Bij de Nederlandse regering in Londen bestond geen begrip, laat staan sympathie voor het Indonesische nationalisme. Het politieke program bestond in feite uit handhaving van het koninkrijk. Het leek een vérstrekkend novum dat, op aandringen van Van Mook, de minister van Koloniën, het ex-lid van de Volksraad Soejono (De Jong geeft ons niet eens zijn voornaam), werd benoemd tot minister zonder portefeuille. Koning Wilhelmina had zich ertegen verzet en minister-president Gerbrandy zag de Indonesiër ook na zijn benoeming niet als gelijkwaardig. De uit de Friese klei getrokken antirevolutionair liet zich tegen intimi eens ontvallen dat ‘alle muzelmannen brandhout voor de hel’ waren. De benoeming van Soejono bleef een slap gebaar dat, zou het al in Indonesië bekend zijn geworden, geen enkele indruk op de massa van de bevolking gemaakt zou hebben. Boven al de militairen en bestuursambtenaren die zich met Indië bezighielden torent H.J. van Mook huizehoog uit. Hij was in 1894 in Semarang geboren, was als student in de scheikunde mislukt en had wel met succes Indische bestuurskunde in Leiden gestudeerd. Hij behoorde ongetwijfeld tot de progressieve richting en had in zijn jonge jaren het proces tegen Soekarno (1930) afgekeurd. Hij beschouwde Indië als zijn vaderland maar was een voorstander van een autonoom Indië dat ooit onafhankelijk zou worden en dan de band met Nederland zou bestendigen. De Jong geeft Van Mook alle aandacht die deze verdient. Het was een hard werkende, intelligente man en zeer vasthoudend. Hij was ook ongeduldig en zeer van zijn eigen capaciteiten overtuigd. Met al zijn kwaliteiten heeft ook Van Mook niet voorzien wat er in en na 1945 met Indonesië zou gebeuren. Wat hij na april 1944 aan problemen zag lag in het militaire, niet in het politieke vlak. Die problemen zouden, schrijft De Jong terecht, ‘de terugkeer van het Nederlands gezag hoogstens vertragen en bemoeilijken maar niet wezenlijk verhinderen.’

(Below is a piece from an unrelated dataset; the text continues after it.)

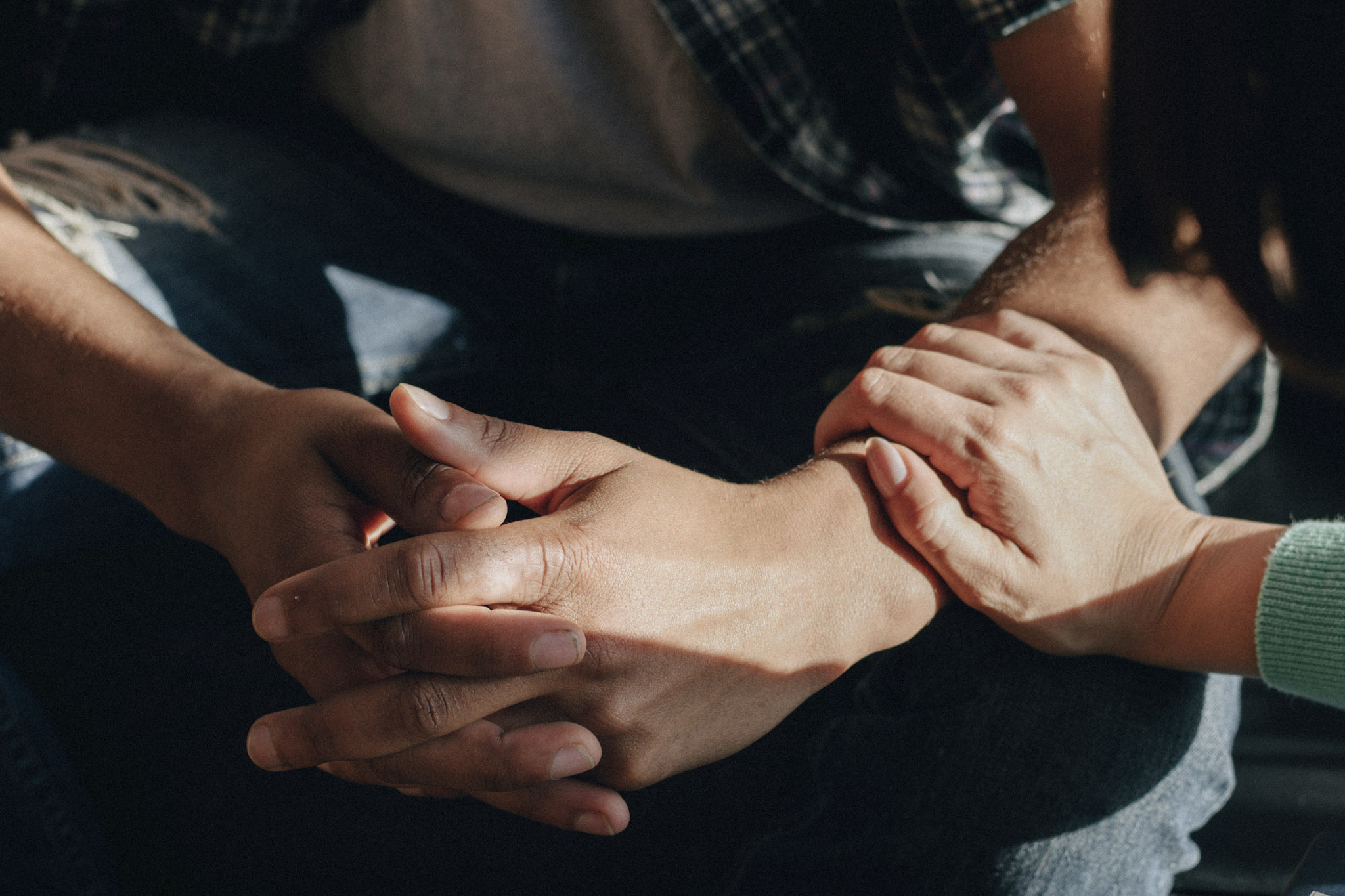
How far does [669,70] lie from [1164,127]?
2.10ft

Die militaire problemen lagen daarin dat voor de Amerikaanse en Engelse legerleiding Indonesië niet een hoofdterrein van de strijd was. Daardoor beheersten nog weken na de Japanse capitulatie Japanse troepen het stadsbeeld. De Nederlandse regering wilde uiteraard zo snel mogelijk middels Nederlandse troepen de bevolking imponeren en het eigen gezag herstellen. Dat is pas met grote vertraging gebeurd en toen eindelijk die Nederlandse troepen op Java landden, hingen er al overal de rood-witte vlaggen van de door Soekarno en Hatta uitgeroepen Republik Indonesia. De Jong citeert uitvoerig uit het dagboek van de Nederlandse journalist J.B. Bouwer, die uitgebreide aantekeningen maakte over de weken na de Japanse capitulatie. Waarom stuurde de Nederlandse luchtmacht niet een vliegtuig naar Java? ‘Kan een beetje vlagvertoon er niet af?’ Bouwer bedoelde duidelijk niet de rood-witte vlaggen.

De Jong is op zijn sterkst als hij beschrijft hoe in de zomer van 1945 de Nederlandse autoriteiten voortdurend achter de ontwikkelingen aan lopen. Hij verzuimt daarbij niet om ook het hopeloze en hulpeloze van Nederlands positie aan te geven. Churchill had in het begin van de oorlog weliswaar verzekerd: ‘You'll get back every inch of it’, maar in diezelfde zomer van 1945 was Churchill vervangen door een Labour-regering. In de Verenigde Staten, die de Filippijnen allang onafhankelijkheid hadden beloofd, was een sterke anti-koloniale gezindheid. Dat had tot gevolg dat Londen en Washington zich na de Japanse capitulatie zeer voorzichtig opstelden en beslist niet voor honderd percent achter het herstel van het Nederlandse gezag gingen staan.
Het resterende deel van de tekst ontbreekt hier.